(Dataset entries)
------------------------
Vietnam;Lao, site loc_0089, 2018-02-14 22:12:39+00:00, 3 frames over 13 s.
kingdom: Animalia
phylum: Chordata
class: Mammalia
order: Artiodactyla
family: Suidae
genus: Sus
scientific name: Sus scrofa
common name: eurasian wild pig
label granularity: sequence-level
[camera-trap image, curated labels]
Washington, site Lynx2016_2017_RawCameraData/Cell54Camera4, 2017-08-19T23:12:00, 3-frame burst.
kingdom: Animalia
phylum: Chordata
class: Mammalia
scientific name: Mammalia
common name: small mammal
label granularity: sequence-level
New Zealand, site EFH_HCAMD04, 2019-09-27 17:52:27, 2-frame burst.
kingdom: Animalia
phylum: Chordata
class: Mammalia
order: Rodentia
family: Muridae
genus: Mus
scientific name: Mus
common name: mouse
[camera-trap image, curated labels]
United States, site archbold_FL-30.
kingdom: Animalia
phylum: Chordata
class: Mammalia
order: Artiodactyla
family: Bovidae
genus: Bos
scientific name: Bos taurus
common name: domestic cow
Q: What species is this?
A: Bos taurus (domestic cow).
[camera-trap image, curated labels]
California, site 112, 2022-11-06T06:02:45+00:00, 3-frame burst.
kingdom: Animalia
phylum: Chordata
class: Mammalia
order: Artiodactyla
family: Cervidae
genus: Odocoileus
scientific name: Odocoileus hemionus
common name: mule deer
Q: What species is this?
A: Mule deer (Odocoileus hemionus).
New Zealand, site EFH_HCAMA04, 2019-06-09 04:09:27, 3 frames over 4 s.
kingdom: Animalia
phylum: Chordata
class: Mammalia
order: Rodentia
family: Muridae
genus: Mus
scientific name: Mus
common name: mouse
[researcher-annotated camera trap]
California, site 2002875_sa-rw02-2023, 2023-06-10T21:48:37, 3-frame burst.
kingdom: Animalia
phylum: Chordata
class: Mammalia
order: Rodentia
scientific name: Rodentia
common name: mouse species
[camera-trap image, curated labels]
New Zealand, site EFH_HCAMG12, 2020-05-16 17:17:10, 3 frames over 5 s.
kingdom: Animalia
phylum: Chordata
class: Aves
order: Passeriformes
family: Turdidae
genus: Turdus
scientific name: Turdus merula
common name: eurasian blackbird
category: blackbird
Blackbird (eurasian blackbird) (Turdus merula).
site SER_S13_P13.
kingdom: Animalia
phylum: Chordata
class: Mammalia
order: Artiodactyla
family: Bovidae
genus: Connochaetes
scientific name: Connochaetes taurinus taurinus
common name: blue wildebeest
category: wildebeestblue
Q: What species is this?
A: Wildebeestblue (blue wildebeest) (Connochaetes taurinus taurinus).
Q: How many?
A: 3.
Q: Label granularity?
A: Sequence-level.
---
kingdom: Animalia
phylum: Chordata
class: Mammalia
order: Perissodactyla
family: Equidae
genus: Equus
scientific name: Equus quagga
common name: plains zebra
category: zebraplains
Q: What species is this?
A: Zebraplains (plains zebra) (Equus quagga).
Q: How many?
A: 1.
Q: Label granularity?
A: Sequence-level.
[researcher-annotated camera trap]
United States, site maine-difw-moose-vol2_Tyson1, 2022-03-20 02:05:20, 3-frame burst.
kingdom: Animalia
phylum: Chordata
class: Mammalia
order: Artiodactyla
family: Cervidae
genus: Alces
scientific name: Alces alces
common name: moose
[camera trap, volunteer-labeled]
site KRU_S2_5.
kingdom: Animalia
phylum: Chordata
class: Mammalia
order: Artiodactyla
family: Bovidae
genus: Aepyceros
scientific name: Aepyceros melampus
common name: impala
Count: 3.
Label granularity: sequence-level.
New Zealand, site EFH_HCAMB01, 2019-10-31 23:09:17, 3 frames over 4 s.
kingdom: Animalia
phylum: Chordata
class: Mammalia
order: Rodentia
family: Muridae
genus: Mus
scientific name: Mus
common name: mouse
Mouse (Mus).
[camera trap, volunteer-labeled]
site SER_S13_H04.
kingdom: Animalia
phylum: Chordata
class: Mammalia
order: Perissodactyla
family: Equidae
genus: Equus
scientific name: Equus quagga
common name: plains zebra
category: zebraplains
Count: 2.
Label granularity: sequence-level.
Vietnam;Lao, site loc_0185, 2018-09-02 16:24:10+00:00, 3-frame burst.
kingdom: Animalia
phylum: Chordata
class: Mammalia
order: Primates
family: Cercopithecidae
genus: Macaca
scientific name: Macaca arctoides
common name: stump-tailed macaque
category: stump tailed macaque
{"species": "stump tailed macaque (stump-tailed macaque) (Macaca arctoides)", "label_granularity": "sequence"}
------------------------
Task description:
In the entries above, find lines with "Vietnam" and copy each.

Solution for this task:
Vietnam;Lao, site loc_0089, 2018-02-14 22:12:39+00:00, 3 frames over 13 s.
Vietnam;Lao, site loc_0185, 2018-09-02 16:24:10+00:00, 3-frame burst.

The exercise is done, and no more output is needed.